Kasus ini mencuat setelah aparat menemukan adanya dokumen SK palsu yang menyerupai surat pengangkatan ASN resmi, lengkap dengan kop instansi dan tanda tangan palsu. Dokumen tersebut digunakan pelaku untuk meyakinkan korban bahwa mereka telah diterima sebagai pegawai pemerintah di lingkungan Pemerintah Kabupaten Gresik.
Modus yang digunakan pelaku adalah menawarkan “jalur khusus” rekrutmen ASN dengan imbalan sejumlah uang. Korban diminta membayar puluhan juta rupiah dengan janji akan langsung menerima SK pengangkatan sebagai CPNS atau PPPK tanpa proses seleksi.
Berdasarkan data sementara hasil penelusuran aparat, sedikitnya puluhan warga menjadi korban dalam kasus ini dengan total kerugian yang ditaksir mencapai ratusan juta rupiah. Sejumlah korban bahkan telah menerima dokumen palsu dan sempat mengira telah resmi diangkat sebagai ASN.
Kasus ini diduga melibatkan jaringan pelaku yang tidak hanya bekerja secara perorangan, tetapi juga memanfaatkan pihak lain untuk menyebarkan dokumen palsu tersebut. Aparat kepolisian masih melakukan pendalaman untuk mengidentifikasi aktor utama dan kemungkinan adanya keterlibatan pihak internal atau mantan pegawai.
“Masyarakat harus lebih waspada dan tidak mudah percaya terhadap dokumen yang belum jelas keabsahannya,” ujar Fandi Akhmad Yani, Bupati Gresik, dalam keterangannya pada Selasa, 28 April 2026, sebagaimana dilaporkan Beritasatu.
Pemerintah Kabupaten Gresik saat ini berkoordinasi dengan kepolisian dan Badan Kepegawaian Daerah untuk memverifikasi seluruh laporan terkait SK yang beredar. Seluruh dokumen yang mencurigakan dipastikan tidak terdaftar dalam sistem resmi kepegawaian.

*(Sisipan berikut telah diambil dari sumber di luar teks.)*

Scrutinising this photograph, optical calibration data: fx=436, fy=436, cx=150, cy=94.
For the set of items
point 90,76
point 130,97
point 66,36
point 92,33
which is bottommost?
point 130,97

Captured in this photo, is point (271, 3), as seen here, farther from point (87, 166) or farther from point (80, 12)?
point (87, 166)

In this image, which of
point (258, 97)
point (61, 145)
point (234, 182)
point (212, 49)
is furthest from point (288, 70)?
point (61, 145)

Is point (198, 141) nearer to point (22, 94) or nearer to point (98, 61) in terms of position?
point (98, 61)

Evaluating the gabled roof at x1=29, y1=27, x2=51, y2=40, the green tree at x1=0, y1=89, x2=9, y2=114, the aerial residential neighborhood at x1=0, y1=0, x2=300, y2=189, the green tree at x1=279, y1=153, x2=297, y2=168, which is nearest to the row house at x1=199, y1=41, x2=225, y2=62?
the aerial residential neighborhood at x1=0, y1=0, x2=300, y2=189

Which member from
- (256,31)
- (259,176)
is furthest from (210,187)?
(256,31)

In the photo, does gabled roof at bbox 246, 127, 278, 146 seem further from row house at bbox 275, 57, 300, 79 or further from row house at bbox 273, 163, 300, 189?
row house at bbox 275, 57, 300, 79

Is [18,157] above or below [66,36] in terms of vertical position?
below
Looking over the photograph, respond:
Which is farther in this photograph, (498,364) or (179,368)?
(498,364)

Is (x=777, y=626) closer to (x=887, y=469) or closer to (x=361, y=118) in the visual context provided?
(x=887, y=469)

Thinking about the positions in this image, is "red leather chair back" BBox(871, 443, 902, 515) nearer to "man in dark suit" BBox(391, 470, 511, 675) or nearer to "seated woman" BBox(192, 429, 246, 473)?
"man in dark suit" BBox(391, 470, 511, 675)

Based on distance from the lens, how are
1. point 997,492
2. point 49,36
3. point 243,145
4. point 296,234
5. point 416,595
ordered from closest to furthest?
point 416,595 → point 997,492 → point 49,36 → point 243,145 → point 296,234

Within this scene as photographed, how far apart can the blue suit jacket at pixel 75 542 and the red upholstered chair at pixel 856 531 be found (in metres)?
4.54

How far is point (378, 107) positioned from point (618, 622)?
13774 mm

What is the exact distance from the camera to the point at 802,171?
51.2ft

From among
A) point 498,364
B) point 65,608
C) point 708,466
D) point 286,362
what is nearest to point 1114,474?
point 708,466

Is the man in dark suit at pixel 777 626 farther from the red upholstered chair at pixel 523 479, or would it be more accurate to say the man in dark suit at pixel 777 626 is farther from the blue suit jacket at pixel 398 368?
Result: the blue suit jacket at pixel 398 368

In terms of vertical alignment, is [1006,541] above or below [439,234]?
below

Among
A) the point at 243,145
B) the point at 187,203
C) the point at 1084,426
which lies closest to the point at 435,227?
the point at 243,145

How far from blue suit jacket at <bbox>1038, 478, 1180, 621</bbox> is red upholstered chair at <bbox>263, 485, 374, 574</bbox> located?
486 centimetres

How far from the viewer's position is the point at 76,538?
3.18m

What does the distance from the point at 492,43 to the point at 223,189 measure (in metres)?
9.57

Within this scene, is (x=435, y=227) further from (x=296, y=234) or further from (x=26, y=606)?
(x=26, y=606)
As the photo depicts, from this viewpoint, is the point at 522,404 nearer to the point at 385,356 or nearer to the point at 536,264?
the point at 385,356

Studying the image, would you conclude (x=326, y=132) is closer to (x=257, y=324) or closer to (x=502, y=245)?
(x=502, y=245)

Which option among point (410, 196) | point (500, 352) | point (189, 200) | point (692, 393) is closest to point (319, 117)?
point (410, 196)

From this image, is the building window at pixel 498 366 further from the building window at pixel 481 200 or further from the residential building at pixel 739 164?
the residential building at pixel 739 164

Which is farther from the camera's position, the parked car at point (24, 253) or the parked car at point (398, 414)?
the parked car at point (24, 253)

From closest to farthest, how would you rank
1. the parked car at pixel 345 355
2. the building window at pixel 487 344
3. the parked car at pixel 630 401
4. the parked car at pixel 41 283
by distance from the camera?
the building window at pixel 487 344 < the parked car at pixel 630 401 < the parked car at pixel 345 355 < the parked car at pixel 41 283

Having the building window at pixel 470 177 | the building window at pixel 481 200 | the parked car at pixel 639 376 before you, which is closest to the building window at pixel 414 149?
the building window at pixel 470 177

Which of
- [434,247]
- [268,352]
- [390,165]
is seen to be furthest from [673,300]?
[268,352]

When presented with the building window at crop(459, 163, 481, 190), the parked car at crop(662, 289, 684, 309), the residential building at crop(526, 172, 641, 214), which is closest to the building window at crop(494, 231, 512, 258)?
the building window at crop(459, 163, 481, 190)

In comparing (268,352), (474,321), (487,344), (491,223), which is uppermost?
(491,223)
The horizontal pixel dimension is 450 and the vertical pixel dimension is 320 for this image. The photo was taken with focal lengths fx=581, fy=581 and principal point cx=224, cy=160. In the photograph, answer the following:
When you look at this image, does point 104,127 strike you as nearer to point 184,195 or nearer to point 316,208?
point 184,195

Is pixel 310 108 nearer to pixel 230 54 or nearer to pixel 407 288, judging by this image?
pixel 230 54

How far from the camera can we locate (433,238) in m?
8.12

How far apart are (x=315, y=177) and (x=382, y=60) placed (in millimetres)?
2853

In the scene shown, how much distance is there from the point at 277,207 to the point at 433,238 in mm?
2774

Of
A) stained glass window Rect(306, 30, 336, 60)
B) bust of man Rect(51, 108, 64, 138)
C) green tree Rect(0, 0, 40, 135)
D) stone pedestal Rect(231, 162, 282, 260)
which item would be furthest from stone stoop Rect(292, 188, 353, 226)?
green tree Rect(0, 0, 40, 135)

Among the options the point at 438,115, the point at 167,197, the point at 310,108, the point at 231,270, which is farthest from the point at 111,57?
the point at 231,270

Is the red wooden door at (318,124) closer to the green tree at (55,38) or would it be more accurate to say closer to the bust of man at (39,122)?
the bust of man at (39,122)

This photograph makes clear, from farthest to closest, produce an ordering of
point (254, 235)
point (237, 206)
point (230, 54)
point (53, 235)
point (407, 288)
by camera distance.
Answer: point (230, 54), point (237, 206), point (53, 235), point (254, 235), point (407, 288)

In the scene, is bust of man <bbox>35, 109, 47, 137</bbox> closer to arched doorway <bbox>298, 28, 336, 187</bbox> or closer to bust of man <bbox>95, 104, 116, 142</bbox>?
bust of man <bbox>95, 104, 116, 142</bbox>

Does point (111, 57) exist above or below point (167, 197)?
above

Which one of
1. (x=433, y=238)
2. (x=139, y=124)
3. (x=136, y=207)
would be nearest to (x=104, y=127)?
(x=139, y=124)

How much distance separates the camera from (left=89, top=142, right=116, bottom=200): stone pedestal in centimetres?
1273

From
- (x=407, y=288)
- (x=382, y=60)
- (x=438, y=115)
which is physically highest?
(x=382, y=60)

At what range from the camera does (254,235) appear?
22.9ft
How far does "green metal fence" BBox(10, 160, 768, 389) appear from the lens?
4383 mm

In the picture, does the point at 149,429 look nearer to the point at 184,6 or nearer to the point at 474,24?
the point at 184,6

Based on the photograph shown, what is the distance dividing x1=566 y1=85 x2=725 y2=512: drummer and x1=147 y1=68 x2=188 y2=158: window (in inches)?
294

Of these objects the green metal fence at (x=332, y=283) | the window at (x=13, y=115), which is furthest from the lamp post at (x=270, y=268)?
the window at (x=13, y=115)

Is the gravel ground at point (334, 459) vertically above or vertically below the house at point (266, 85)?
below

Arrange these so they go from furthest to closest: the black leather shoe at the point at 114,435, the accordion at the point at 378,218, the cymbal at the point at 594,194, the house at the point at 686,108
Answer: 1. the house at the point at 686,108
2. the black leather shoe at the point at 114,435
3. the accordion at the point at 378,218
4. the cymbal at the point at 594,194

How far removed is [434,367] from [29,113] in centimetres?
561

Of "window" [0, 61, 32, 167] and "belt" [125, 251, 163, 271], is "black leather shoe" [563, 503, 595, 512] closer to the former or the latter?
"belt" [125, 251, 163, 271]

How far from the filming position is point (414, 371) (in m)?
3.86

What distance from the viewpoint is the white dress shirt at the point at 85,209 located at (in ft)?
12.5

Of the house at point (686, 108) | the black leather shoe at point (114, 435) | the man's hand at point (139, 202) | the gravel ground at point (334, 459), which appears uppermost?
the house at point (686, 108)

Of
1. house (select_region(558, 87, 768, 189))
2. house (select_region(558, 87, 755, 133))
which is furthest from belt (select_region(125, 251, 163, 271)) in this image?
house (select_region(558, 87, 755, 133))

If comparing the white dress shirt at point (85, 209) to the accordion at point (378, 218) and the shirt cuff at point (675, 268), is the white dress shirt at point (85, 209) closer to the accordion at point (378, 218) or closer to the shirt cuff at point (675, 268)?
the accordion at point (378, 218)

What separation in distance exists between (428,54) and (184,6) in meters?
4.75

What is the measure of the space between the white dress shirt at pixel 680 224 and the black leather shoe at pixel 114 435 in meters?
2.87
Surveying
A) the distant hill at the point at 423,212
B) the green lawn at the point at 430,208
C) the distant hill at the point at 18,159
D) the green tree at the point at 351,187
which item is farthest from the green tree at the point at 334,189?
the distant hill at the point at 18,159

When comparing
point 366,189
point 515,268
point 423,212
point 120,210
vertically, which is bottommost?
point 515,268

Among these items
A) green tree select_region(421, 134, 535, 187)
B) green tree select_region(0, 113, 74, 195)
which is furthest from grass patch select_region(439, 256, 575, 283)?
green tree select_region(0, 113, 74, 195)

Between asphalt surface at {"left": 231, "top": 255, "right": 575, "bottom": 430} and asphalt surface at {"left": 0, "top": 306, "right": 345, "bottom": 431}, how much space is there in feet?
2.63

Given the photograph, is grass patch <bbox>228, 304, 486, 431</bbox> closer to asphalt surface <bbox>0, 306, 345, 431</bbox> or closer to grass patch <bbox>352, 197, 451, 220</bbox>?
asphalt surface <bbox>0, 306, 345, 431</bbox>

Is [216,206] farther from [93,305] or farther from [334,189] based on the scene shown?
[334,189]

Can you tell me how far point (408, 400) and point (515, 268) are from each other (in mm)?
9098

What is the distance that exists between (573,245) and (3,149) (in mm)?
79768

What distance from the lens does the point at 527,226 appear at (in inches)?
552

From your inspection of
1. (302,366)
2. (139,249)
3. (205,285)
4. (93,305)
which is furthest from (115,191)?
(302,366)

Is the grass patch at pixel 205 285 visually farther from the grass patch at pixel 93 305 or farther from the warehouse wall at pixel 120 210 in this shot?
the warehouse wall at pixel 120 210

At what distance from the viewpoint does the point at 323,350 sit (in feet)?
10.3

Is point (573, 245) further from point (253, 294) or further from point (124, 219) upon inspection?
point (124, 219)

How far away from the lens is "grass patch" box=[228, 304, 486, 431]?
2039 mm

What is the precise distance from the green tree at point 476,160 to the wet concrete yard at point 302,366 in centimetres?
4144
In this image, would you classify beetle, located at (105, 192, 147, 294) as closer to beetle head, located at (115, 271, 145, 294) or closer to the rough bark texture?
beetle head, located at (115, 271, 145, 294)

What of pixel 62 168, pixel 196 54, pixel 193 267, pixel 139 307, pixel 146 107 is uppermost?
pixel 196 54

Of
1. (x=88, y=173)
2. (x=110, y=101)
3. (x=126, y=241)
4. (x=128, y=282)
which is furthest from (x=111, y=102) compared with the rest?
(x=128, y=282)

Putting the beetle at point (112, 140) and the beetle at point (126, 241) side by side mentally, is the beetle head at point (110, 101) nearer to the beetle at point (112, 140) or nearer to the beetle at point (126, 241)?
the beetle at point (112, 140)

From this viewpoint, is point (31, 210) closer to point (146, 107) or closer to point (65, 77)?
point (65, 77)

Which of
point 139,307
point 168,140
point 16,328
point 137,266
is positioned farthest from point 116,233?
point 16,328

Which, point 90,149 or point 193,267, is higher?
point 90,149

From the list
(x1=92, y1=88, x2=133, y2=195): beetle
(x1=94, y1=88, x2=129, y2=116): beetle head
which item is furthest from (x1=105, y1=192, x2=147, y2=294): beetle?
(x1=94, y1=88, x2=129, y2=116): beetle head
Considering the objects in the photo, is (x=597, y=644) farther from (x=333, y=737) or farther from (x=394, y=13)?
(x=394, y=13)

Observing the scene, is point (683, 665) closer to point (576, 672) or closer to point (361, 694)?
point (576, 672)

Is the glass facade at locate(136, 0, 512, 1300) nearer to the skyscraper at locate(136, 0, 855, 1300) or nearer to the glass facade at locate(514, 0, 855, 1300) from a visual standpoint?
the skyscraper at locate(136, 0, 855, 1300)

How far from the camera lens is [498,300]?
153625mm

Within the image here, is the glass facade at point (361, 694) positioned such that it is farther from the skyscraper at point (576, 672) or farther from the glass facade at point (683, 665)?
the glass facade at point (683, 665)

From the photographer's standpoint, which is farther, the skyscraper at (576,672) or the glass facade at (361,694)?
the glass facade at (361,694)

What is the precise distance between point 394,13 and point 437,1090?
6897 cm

Pemerintah juga menegaskan bahwa seluruh proses pengangkatan ASN hanya dapat dilakukan melalui mekanisme seleksi nasional yang diselenggarakan secara resmi oleh pemerintah pusat. Tidak ada jalur khusus maupun pembayaran di luar prosedur resmi.
“Kami akan menindak tegas setiap pihak yang terbukti melakukan pemalsuan dokumen dan merugikan masyarakat,” ujar Fandi Akhmad Yani dalam pernyataan yang sama, sebagaimana dilaporkan media nasional.
Kasus ini sekaligus menjadi peringatan bagi masyarakat agar lebih berhati-hati terhadap tawaran pekerjaan di sektor pemerintahan yang tidak melalui prosedur resmi. Pemerintah daerah mengimbau agar setiap informasi rekrutmen ASN selalu diverifikasi melalui kanal resmi.